PROVIDED DATA section start
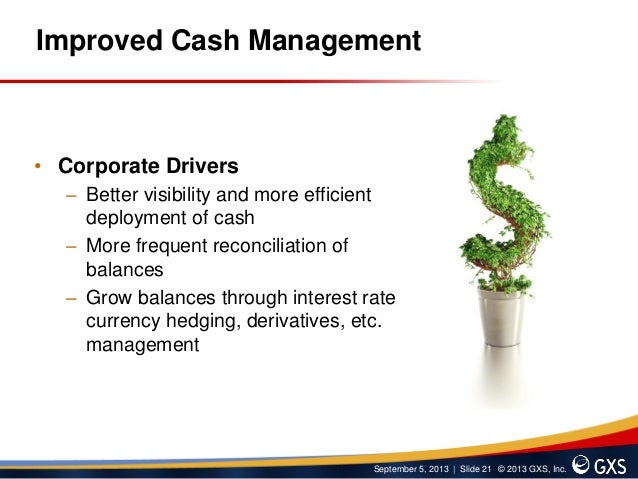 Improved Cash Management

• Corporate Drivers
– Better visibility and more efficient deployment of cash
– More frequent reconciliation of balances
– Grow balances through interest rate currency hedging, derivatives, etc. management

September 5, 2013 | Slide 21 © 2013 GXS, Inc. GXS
PROVIDED DATA section end
PROVIDED DATA section start
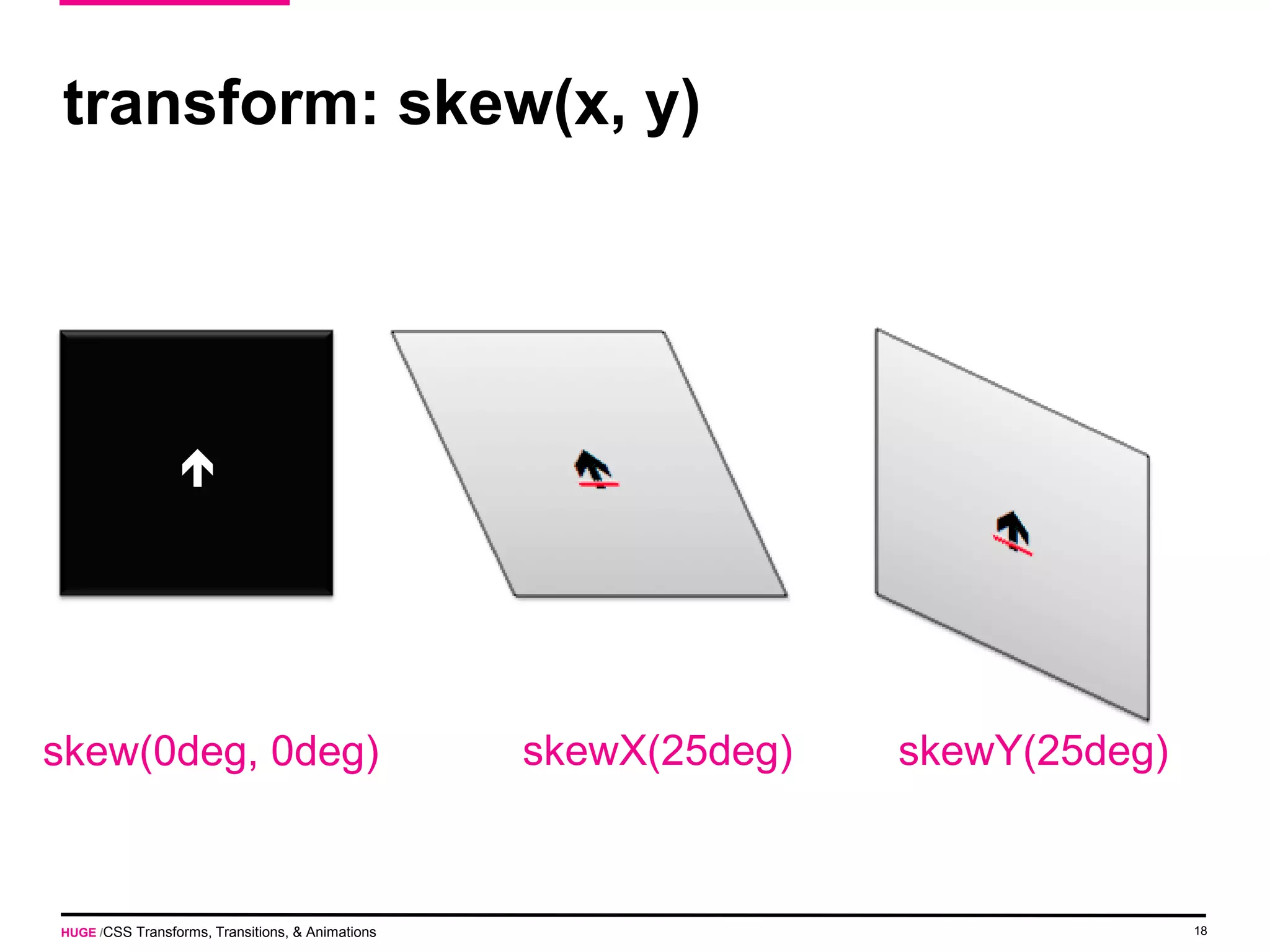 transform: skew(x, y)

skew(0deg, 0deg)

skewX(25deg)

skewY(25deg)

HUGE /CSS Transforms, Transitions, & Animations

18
PROVIDED DATA section end
> _EXERCISE OBJECTIVE_
Show the lines of the entries that include the string "balances", copying each in full.

> _YOUR SOLUTION_
– More frequent reconciliation of balances
– Grow balances through interest rate currency hedging, derivatives, etc. management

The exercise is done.